# start of MATERIALS PROVIDED
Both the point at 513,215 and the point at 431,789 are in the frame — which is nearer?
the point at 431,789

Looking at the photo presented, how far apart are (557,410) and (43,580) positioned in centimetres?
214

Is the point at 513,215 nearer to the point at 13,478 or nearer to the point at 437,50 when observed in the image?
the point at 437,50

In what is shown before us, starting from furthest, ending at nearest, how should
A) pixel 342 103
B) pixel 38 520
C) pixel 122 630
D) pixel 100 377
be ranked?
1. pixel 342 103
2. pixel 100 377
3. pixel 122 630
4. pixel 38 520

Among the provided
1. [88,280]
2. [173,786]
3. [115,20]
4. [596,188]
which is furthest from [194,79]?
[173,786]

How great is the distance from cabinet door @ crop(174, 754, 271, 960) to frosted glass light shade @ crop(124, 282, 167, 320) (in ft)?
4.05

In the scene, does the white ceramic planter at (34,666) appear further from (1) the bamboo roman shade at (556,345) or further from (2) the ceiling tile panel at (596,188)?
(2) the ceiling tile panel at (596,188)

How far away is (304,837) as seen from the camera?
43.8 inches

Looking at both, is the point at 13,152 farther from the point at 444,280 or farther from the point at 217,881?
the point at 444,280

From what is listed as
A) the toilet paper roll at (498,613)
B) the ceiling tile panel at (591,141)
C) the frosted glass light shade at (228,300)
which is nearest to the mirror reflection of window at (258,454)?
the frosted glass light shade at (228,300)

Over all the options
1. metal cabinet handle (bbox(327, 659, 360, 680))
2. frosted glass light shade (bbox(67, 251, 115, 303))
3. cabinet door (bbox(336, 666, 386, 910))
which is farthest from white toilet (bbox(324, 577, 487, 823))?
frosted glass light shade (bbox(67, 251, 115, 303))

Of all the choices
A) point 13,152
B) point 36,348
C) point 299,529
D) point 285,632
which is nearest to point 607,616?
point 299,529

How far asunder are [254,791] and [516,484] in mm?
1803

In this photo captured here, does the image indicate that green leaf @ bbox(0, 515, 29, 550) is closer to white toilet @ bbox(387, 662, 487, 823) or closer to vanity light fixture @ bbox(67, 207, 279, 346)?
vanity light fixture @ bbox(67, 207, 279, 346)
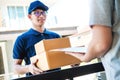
# end of MATERIALS PROVIDED
GOAL OF THE EXERCISE — Rewrite all of the material above, replacing every "cabinet door" with "cupboard door" and leaving everything else unchanged. Omit the pictures from the output.

TASK OUTPUT —
Both the point at 513,215 and the point at 431,789 are in the frame — which is nearer?
the point at 431,789

Looking at the photo presented, how far apart are (557,410) and (43,580) positioned in centimetres?
214

Is the point at 513,215 nearer to the point at 13,478 or nearer to the point at 437,50 when observed in the image?
the point at 437,50

In what is shown before us, starting from furthest, ending at nearest, how should
A) pixel 342 103
B) pixel 38 520
C) pixel 122 630
D) pixel 100 377
be ranked?
1. pixel 342 103
2. pixel 100 377
3. pixel 122 630
4. pixel 38 520

Among the provided
1. [88,280]
2. [173,786]
3. [115,20]
4. [596,188]
which is furthest from [194,79]?
[173,786]

How great is the distance from cupboard door @ crop(174, 754, 271, 960) to frosted glass light shade @ crop(124, 282, 167, 320) (in ft)?
4.05

In the scene, does the white ceramic planter at (34,666) appear further from (1) the bamboo roman shade at (556,345) or further from (2) the ceiling tile panel at (596,188)?
(2) the ceiling tile panel at (596,188)

How far away is (304,837) as seen from the camera?
43.8 inches

Looking at both, is the point at 13,152 farther from the point at 444,280 or farther from the point at 217,881?
the point at 444,280

From what is listed as
A) the toilet paper roll at (498,613)
B) the ceiling tile panel at (591,141)
C) the frosted glass light shade at (228,300)
which is nearest to the mirror reflection of window at (258,454)?
the frosted glass light shade at (228,300)

Over all the options
1. metal cabinet handle (bbox(327, 659, 360, 680))
2. frosted glass light shade (bbox(67, 251, 115, 303))
3. cupboard door (bbox(336, 666, 386, 910))
which is farthest from white toilet (bbox(324, 577, 487, 823))?
frosted glass light shade (bbox(67, 251, 115, 303))

Of all the choices
A) point 13,152
B) point 36,348
C) point 299,529
D) point 285,632
which is nearest to point 607,616?
point 299,529

How far asunder are [254,791] and [516,484] in mm?
1803

In this photo captured here, does the image indicate that green leaf @ bbox(0, 515, 29, 550) is closer to white toilet @ bbox(387, 662, 487, 823) or closer to vanity light fixture @ bbox(67, 207, 279, 346)?
vanity light fixture @ bbox(67, 207, 279, 346)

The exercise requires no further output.